** Start of SUPPLIED DATA **

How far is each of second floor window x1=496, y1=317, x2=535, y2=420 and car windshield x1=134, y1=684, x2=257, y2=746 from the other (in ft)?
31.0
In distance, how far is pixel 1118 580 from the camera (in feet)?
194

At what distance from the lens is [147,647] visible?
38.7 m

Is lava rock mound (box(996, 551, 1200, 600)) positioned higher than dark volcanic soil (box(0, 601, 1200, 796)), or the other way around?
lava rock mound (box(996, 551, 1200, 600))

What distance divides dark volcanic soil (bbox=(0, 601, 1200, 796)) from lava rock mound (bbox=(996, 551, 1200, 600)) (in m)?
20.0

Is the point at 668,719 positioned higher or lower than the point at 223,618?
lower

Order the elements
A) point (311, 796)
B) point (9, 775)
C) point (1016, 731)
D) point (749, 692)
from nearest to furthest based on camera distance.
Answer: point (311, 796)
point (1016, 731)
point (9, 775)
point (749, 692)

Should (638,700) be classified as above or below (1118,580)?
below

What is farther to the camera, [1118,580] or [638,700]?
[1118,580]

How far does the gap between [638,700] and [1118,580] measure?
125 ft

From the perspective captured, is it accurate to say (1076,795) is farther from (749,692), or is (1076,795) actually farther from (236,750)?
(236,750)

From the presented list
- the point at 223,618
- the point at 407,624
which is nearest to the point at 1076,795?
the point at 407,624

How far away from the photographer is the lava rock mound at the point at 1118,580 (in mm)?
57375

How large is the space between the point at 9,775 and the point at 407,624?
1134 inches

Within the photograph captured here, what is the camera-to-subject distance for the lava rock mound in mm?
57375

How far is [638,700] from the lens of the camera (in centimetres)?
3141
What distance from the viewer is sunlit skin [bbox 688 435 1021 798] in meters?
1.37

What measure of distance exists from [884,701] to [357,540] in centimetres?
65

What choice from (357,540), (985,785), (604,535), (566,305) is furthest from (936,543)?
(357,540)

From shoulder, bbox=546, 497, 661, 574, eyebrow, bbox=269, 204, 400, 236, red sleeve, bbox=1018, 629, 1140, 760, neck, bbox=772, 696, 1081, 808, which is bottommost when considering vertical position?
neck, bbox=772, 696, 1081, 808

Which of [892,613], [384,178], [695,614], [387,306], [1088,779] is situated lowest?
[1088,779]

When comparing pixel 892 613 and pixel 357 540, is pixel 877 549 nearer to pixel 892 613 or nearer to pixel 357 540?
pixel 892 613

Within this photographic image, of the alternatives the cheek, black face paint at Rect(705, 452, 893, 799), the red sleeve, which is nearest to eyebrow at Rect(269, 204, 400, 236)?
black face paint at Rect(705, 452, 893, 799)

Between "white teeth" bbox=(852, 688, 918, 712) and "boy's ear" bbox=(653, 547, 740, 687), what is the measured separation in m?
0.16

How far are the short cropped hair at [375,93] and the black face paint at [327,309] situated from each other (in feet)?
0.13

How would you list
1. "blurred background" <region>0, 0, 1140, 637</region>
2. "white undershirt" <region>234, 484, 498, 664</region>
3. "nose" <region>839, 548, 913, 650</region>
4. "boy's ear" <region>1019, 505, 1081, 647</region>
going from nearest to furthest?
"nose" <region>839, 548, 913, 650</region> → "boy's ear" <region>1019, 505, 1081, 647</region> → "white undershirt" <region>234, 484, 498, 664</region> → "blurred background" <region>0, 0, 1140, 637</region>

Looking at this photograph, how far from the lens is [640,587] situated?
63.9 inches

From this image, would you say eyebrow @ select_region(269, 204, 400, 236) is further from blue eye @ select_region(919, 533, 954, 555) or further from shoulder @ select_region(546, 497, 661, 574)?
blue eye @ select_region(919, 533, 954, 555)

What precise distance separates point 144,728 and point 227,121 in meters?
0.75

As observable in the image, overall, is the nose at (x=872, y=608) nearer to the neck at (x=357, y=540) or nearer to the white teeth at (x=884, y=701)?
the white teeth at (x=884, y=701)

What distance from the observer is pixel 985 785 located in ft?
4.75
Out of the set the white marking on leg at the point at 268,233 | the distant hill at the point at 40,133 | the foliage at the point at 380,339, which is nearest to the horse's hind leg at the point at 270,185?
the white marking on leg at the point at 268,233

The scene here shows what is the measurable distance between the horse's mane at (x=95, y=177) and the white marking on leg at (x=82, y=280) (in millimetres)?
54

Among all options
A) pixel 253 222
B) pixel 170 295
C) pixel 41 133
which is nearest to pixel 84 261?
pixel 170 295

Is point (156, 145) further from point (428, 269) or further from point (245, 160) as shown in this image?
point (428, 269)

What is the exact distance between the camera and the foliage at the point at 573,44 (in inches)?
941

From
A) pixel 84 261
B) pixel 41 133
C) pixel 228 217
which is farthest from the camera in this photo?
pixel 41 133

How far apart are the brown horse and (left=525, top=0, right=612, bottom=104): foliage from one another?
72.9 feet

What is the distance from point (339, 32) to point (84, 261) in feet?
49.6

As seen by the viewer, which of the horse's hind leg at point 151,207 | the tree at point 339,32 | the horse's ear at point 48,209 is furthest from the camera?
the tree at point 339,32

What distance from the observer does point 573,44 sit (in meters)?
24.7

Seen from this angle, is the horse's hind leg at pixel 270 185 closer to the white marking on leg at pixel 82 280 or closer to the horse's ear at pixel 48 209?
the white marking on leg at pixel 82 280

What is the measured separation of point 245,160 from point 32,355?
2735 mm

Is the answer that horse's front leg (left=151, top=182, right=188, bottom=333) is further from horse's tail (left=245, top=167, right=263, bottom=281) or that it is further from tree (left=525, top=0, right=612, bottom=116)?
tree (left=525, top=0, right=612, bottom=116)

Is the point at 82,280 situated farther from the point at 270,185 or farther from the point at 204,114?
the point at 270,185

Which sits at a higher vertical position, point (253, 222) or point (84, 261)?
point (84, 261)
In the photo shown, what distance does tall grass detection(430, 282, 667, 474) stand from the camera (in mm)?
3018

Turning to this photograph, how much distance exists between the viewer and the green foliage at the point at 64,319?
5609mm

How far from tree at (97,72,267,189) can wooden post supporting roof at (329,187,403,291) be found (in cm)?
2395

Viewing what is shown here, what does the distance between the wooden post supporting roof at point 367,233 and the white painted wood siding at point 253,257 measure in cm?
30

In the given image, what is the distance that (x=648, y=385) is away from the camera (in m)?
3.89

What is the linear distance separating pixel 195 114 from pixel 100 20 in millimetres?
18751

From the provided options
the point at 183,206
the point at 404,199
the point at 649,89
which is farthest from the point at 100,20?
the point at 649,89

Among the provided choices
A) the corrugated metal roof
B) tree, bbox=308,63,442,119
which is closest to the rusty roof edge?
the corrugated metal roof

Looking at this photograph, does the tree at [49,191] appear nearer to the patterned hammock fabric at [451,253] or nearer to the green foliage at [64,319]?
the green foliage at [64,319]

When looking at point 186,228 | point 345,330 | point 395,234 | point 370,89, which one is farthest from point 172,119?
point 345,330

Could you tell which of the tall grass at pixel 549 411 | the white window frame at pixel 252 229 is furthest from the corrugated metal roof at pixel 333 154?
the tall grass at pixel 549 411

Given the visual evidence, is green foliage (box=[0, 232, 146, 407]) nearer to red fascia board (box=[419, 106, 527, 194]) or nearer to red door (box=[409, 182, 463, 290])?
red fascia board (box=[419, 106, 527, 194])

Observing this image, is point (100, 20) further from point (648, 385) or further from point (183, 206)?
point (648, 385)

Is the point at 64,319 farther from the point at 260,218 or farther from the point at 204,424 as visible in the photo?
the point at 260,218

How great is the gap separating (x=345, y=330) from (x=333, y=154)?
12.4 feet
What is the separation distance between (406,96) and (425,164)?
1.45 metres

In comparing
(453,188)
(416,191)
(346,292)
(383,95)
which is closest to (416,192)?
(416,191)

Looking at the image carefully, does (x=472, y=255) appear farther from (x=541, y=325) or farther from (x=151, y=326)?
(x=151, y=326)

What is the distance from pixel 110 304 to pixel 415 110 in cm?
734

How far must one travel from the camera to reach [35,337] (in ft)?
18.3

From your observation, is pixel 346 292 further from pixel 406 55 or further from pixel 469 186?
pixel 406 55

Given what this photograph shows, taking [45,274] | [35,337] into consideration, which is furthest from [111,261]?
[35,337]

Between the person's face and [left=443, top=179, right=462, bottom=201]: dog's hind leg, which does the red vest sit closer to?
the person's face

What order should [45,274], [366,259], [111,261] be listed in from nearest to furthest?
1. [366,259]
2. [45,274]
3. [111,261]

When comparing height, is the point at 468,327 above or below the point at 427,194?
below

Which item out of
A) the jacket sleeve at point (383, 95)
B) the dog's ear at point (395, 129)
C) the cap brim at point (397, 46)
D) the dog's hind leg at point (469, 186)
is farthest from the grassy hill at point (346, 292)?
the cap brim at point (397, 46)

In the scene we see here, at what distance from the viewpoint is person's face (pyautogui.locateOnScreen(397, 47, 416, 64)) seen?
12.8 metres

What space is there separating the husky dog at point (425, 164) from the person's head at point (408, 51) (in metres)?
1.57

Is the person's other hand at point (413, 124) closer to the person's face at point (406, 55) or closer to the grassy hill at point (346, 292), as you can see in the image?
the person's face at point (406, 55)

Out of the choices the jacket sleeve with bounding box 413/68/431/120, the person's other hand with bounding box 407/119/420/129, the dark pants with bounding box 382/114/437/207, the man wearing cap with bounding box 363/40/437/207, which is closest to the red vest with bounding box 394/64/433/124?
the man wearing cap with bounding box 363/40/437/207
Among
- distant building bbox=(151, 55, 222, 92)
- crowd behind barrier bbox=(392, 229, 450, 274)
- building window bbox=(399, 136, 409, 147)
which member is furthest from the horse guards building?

** End of SUPPLIED DATA **

■ SHORT PROBLEM ■
Repeat the records word for word from their first line through the line containing "1134 inches", including both of those lines.

■ RESULT FOR THIS TASK ■
How far is each of second floor window x1=496, y1=317, x2=535, y2=420 and car windshield x1=134, y1=684, x2=257, y2=746 from the other (in ft)?
31.0
In distance, how far is pixel 1118 580 from the camera (in feet)?
194

At what distance from the lens is [147,647] visible?
38.7 m

Is lava rock mound (box(996, 551, 1200, 600)) positioned higher than dark volcanic soil (box(0, 601, 1200, 796)), or the other way around?
lava rock mound (box(996, 551, 1200, 600))

What distance divides dark volcanic soil (bbox=(0, 601, 1200, 796)) from lava rock mound (bbox=(996, 551, 1200, 600)) (in m)?
20.0

Is the point at 668,719 positioned higher or lower than the point at 223,618?
lower

Order the elements
A) point (311, 796)
B) point (9, 775)
C) point (1016, 731)
D) point (749, 692)
from nearest to furthest based on camera distance.
Answer: point (311, 796)
point (1016, 731)
point (9, 775)
point (749, 692)

Should (638,700) be classified as above or below (1118,580)?
below

What is farther to the camera, [1118,580] or [638,700]?
[1118,580]

How far does the gap between [638,700] and [1118,580] measure?
125 ft

From the perspective captured, is it accurate to say (1076,795) is farther from (749,692), or is (1076,795) actually farther from (236,750)?
(236,750)

From the presented list
- the point at 223,618
- the point at 407,624
which is nearest to the point at 1076,795?
the point at 407,624

How far away from the photographer is the lava rock mound at the point at 1118,580 (in mm)?
57375

How large is the space between the point at 9,775 and the point at 407,624?
1134 inches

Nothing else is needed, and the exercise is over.